|
|
|
|
|
by phreeza
2200 days ago
|
|
My understanding is that generally, the error when extrapolating to areas not covered by the training data distribution would be considered to be part of the "bias" part of the bias-variance tradeoff. The way I see it, the variance is the part of the error that you can reduce by collecting more data from your distribution and increasing model complexity if needed. The bias part is what will not get better no matter how much you sample your distribution, and extrapolation problems fall into that category. |
|
Ah, apologies, I see what you mean. That is true, but this "error" is in-sample error, so increasing your model's variance will increase its ability to interpolate but not extrapolate to out-of-sample data, as I explain in my longer comment.

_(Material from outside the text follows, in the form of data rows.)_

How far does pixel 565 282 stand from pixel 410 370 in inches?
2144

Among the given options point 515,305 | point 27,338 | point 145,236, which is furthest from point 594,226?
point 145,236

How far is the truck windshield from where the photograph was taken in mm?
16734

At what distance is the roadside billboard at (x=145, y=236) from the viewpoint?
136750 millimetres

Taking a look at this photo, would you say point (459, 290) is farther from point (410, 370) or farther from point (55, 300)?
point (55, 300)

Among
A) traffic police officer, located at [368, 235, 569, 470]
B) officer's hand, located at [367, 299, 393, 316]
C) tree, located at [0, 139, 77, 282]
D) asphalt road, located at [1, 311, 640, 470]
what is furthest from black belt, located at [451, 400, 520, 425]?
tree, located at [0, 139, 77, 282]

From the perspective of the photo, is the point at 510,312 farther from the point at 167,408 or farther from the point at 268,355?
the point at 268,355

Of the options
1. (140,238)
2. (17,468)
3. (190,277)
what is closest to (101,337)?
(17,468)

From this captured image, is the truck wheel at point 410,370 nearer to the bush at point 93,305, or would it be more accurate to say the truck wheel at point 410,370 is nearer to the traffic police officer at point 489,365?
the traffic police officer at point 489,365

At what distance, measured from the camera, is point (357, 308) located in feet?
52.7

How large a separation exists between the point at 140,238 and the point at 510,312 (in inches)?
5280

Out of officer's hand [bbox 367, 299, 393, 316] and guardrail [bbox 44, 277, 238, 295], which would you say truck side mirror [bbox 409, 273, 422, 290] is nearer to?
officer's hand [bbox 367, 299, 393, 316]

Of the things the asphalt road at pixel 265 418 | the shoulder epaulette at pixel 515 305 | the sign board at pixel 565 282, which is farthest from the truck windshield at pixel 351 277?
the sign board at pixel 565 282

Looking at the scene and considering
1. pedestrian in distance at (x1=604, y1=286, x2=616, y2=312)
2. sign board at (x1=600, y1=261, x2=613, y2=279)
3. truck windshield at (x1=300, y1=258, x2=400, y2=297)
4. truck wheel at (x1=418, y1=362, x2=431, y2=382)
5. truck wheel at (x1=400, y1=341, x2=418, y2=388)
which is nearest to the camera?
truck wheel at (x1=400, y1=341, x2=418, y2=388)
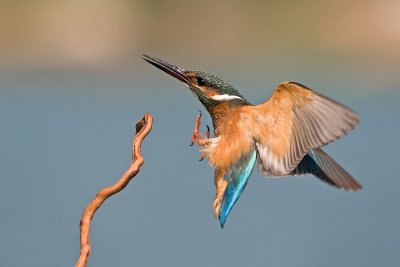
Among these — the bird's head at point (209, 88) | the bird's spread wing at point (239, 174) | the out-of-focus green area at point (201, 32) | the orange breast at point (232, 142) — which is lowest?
the out-of-focus green area at point (201, 32)

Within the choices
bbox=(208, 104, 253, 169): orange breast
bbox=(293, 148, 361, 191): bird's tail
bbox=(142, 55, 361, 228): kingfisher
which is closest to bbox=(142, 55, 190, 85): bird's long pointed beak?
bbox=(142, 55, 361, 228): kingfisher

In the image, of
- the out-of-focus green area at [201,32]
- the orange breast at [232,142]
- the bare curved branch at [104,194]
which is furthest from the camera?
the out-of-focus green area at [201,32]

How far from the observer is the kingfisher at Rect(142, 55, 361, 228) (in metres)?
2.25

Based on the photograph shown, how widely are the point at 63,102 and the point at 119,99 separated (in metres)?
0.27

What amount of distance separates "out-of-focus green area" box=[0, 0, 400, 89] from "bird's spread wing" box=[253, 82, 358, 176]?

"In-sample" means all the data you've collected to train and test with. It includes training/validation/test splits. At the end of k-fold cross-validation, your model has "seen" all the data in your sample and the model that performs best is the model that best represents that data.
But, because the data was sampled from a distribution that is most likely not the true distribution of the data (since that distribution is unknown), the sampling error (i.e. the differences between the true and sample distributions) will be reflected in the model. A high-variance model will suffer more from this than a high-bias one.
Sorry I didn't understand immediately what you meant. The longer comment above is correct but probably doesn't help answer your question directly.